INPUT RECORDS:
-- Start --
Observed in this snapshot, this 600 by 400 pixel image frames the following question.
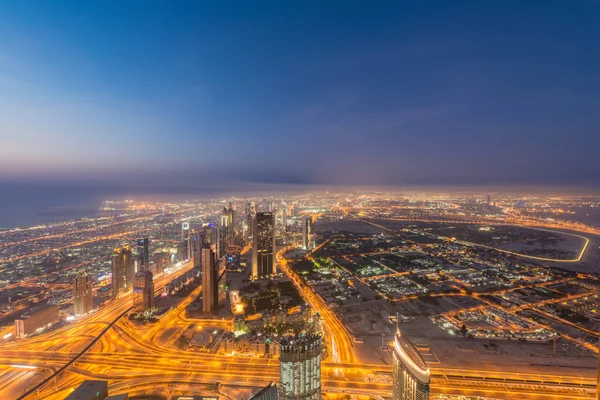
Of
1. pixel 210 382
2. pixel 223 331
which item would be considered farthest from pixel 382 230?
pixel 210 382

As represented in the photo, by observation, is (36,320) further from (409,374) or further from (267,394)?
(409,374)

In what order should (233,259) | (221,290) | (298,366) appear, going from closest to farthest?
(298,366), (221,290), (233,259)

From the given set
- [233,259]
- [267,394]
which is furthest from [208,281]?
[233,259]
-- End --
-- Start --
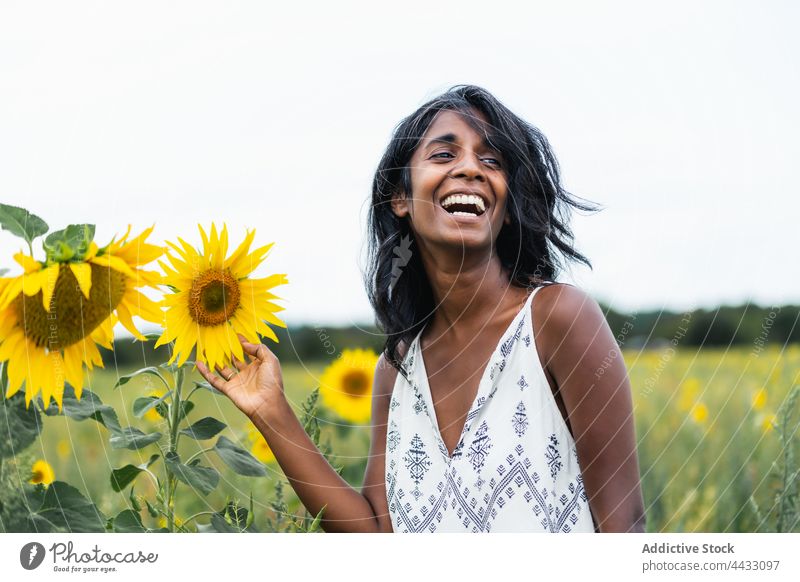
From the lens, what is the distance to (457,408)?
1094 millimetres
-- End --
-- Start --
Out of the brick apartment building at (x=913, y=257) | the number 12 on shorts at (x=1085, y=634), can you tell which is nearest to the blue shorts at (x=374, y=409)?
-- End --
TASK DETAILS: Pick out every row above that contains the word "what" and copy each of those rows in full. Case counts.

SOLUTION FOR THIS EXERCISE:
In what order should (233,259) | (221,290) | (298,366) appear, going from closest to farthest?
From the lens, what is the distance to (457,408)?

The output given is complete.